Image turns bright after 3dSkullStrip

Hello,

I created a preprocessing script for my images using afni_proc.py. I noticed that the anatomical images became extremely bright (the brain is essentially white) after align_epi_anat. I was able to isolate 3dSkullStrip as the issue. The input image I provide appears normal, but after running just the skull stripping, the output is bright. I didn't see any parameters that explicitly change the intensity values or thresholding, but I still played around with the inputs and nothing resolved the image.
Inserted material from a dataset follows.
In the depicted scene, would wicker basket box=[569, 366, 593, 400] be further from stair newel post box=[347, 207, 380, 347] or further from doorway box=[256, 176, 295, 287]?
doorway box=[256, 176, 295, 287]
I was able to work around the issue by saving the mask and using 3dcalc to multiply it by the original, but I'd appreciate help with trying to fix the underlying issue!

Thank you!

3dSkullStrip -orig_vol  -input file_name -prefix new_file_name

Howdy-

If open up the afni GUI, and overlay the skullstripped version on the underlay, and click around, are the voxel values the same (you can see the voxelwise values at the crosshair location in the lower right of the GUI)? Sometimes datasets appear bright or to have different values just because the percentile ranges differ. With -orig_vol, the original values should still be present.

--pt

No, the ULay values range from around 60,000-90,000 while the OLay values are about 3,000

OK, thanks for sharing the dataset. The issue is: It is a short-valued dataset, but there is a big scaling factor applied that blows up the values way above the float maximum (which is 32,767).

You can see the scale factor with:

nifti_tool -disp_hdr -field scl_slope -infiles ./DSET.nii 

N-1 header file './DSET.nii', num_fields = 1
  name                offset  nvals  values
  ------------------- ------  -----  ------
  scl_slope            112      1    162.468399

or the ratio of:

3dinfo -dmax -dmaxus DSET

The problem is that the output from 3dSkullstrip is not scaled, but it is still short type, so its values get saturated at 32,767, which is why it appears uniformly bright.

So, a couple things that can be done:

  • you could make that dset a float, so the output of 3dSkullStrip will be a float, and keep all those values; to do so, run:

     3dcalc      \
        -a DSET_IN -expr 'a' \
        -prefix DSET_OUT \
        -datum float -n
    
  • convert it to short, which you could do by dividing by the scale factor and making a short output:

    3dcalc      \
       -a DSET_IN -expr 'a/162.468399' \
       -prefix DSET_OUT \
       -datum short -n
    

I think the latter would be preferable---no reason to create a float valued dset, where there isn't any actual information gained from it.

In either case, visually the output is virtually indistinguishable from the input.